The input:
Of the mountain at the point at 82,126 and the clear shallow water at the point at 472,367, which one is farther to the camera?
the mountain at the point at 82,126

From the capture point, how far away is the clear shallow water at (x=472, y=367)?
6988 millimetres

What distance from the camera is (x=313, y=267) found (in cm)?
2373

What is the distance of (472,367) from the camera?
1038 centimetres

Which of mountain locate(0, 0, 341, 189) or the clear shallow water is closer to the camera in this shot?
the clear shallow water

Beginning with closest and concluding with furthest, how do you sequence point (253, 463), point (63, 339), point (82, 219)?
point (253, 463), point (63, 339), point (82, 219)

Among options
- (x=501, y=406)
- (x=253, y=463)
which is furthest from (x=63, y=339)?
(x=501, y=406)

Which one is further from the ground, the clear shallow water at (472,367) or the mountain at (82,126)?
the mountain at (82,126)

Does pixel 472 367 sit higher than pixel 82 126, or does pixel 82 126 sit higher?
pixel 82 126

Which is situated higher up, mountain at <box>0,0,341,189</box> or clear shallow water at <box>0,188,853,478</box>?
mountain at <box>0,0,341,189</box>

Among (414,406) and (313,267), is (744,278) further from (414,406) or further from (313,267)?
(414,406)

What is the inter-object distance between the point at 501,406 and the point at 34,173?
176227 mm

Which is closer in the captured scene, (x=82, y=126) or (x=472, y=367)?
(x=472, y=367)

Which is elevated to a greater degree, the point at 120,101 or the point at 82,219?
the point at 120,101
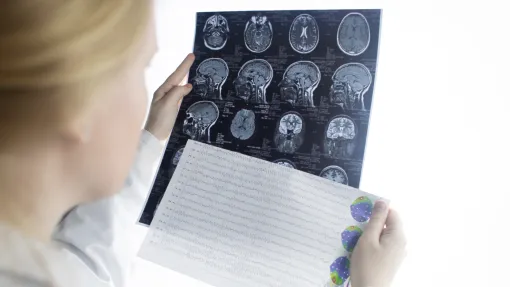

Exercise aim: Collect every line of the material above that contains the string "pixel", and reproduce each line in full in its original order.

The answer:
Does pixel 472 367 sit higher than pixel 82 126, or does pixel 82 126 sit higher?
pixel 82 126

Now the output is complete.